Problem to solve
Could you restate word for word every line from the one containing "Interacting vote fraction: 0%." to the end of the records, and nothing else?

Collected data entries
◆ ◆ ◆ ◆ ◆ ◆ ◆

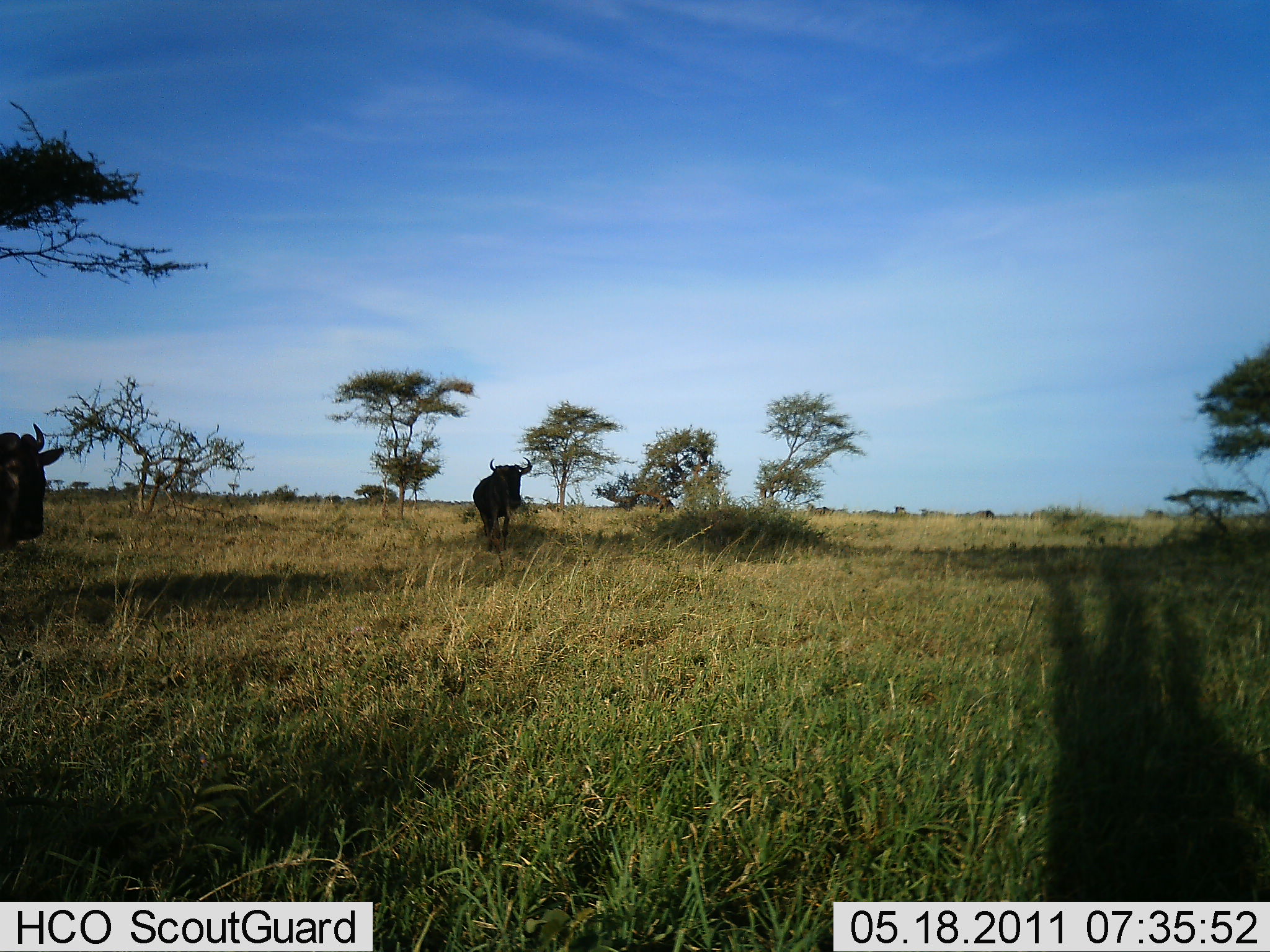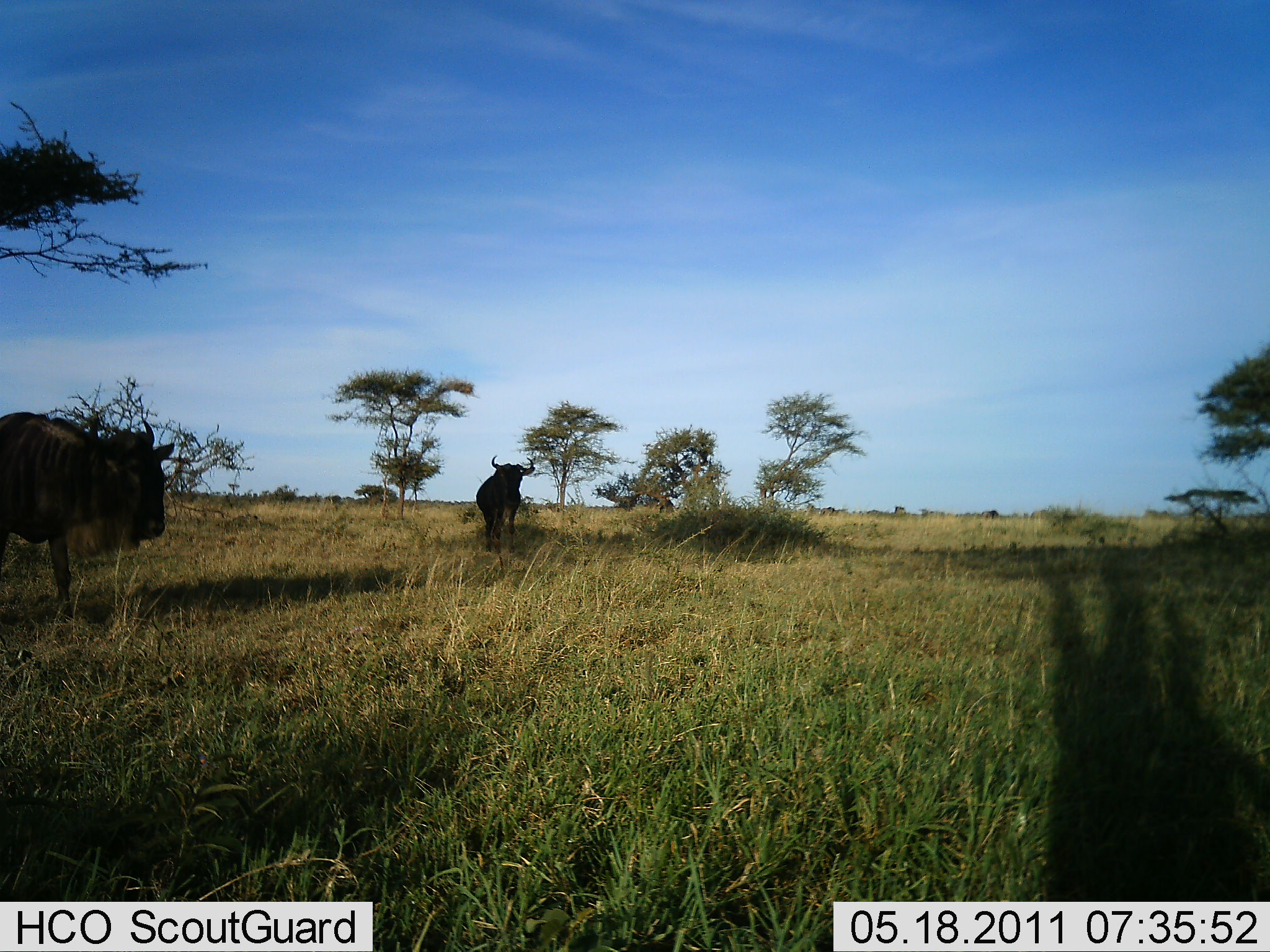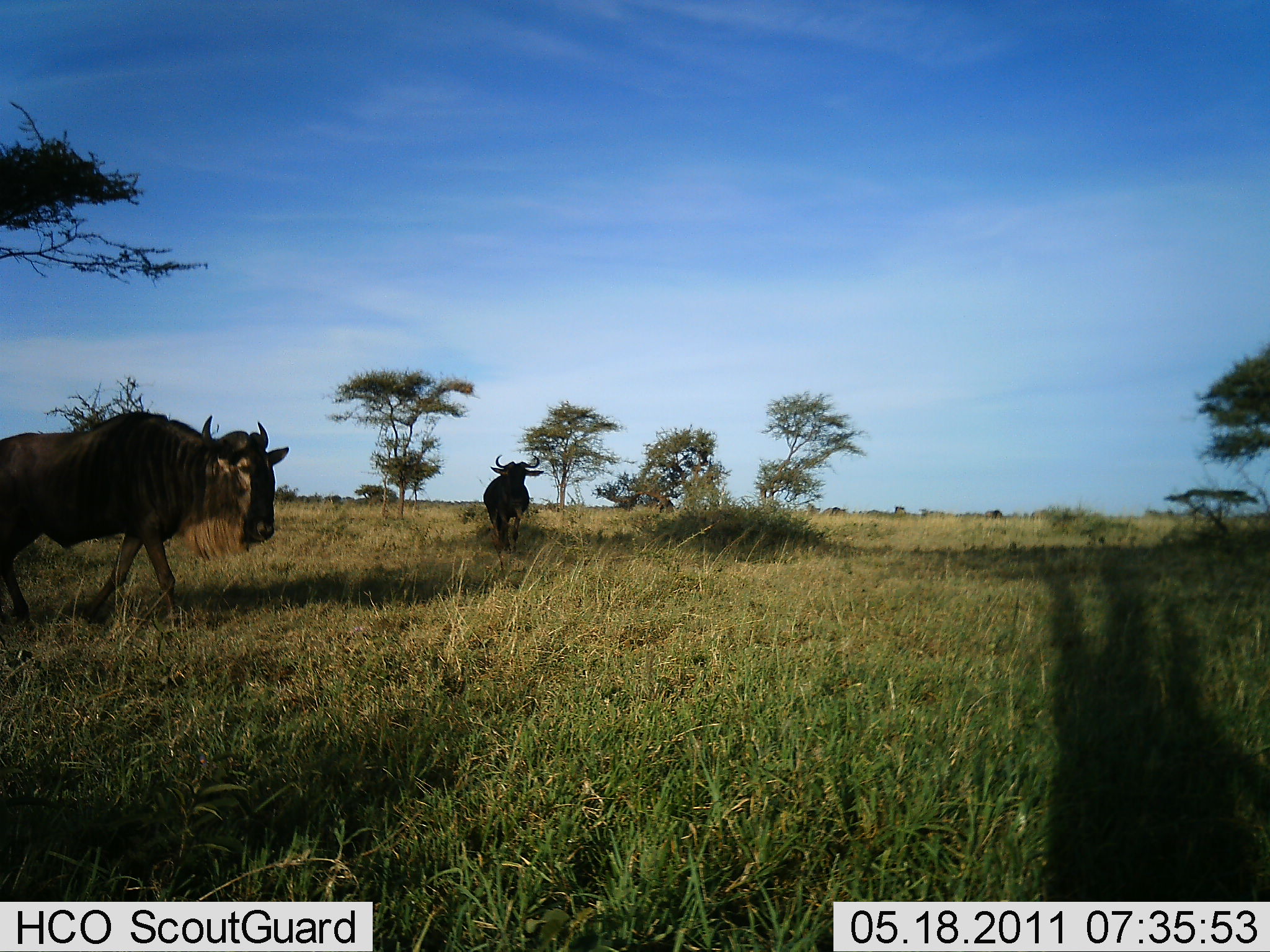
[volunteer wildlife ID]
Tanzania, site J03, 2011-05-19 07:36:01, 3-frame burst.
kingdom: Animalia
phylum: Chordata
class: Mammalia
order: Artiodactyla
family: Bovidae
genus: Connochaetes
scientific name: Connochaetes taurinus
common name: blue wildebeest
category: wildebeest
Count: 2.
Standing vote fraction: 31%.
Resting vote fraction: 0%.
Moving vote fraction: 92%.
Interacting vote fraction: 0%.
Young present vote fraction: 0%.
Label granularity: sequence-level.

◆ ◆ ◆ ◆ ◆ ◆ ◆

Answer to the exercise
Interacting vote fraction: 0%.
Young present vote fraction: 0%.
Label granularity: sequence-level.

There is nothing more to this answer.